The scandal was centered on the charge of treason ("of the people's interests"), provoked by the allegation that those arrested had attempted to establish a government in exile.[7] At that time, however, it was not illegal for a citizen of the Kingdom of Romania to leave his country of birth, and there was no official policy hostile to the Western Allies.[9] Calls for a trial of the entire party were voiced by the Communist press (notably, by Silviu Brucan), and Maniu himself, although not present at Tămădău, was argued to have planned the escape.[9] Arrested while under treatment in a sanatorium,[10] Maniu later admitted to the fact, and indicated that he was prepared to assume complete responsibility:
"[After Haţieganu's offer] I spoke to Mr.
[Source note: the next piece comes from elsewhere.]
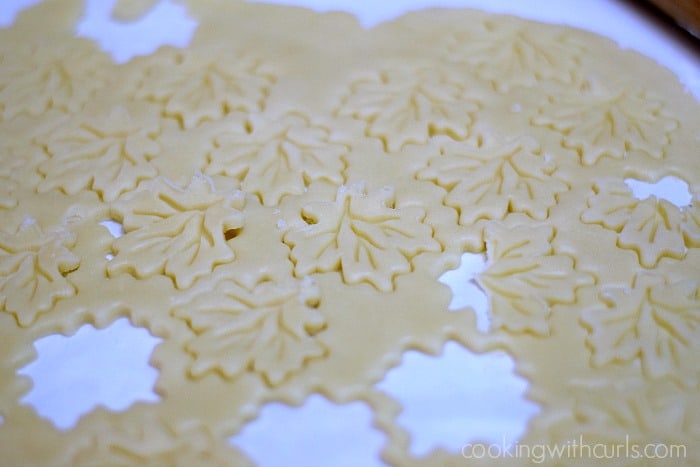 Pie crust cut into shapes with a cookie press.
Mihalache, I specifically asked him to make use of this opportunity and he accepted. Indeed, the moral and political responsibility for the departure of Mr. Mihalache and our friends is mine."[8]
He denied, however, any subversive goal:
"The purpose as designed by me was that, through going abroad, they were to inform foreign countries of the situation in Romania."[8]
Later the same day (July 14, 1947), authorities stormed into the PNŢ headquarters and confiscated all documents held in the archive, a move followed by other searches for documents in various locations.[11] On July 19, the Assembly of Deputies of Romania voted to outlaw the party press (including Dreptatea), and to lift the parliamentary immunity of PNŢ deputies — the entire party leadership was arrested on the same day, and the party was banned on July 30 (on the basis of a report filed by Teohari Georgescu).[12] In parallel, Soviet authorities handed Teohari Georgescu the handwritten testimony of a former Abwehr agent, Alfred Petermann, who alleged that Maniu had worked as an agent for the British Secret Intelligence Service during the war, keeping contact with Alfred Gardyne de Chastelain.[13]
All those involved and those judged to have been involved were sentenced to harsh penal labour sentences: Maniu died in Sighet prison in 1953, and Mihalache in Râmnicu Sărat ten years after.[14] Most other important party activists were sentenced with or without trial in the following years;[15] Corneliu Coposu, who was to lead the reestablished party after the Romanian Revolution of 1989, was also arrested and imprisoned in connection with the Tămădău Affair.
Constantin Titel-Petrescu, leader of the independent branch of the Social Democratic Party (one which had refused cooperation with the Communists), was also implicated in the trial — it was concluded that he had participated in planning the Tămădău episode, and was himself later tried and convicted on the basis of this and other accusations.[16] The diplomat Neagu Djuvara, who was present at the Romanian Legation in Sweden, was mentioned in one of the testimonies at the trial, and opted not to return to his country.[17]
The episode was soon after used against the Foreign Minister, Gheorghe Tătărescu, leader of the National Liberal Party-Tătărescu (which, although aligned with the Communists, had by then criticized several Communist policies). He was attacked by the PCR newspaper Scînteia for having allegedly failed to act against a pro-Maniu conspiracy inside his ministry, unceremoniously demoted, and replaced by the Communist activist Ana Pauker.[18]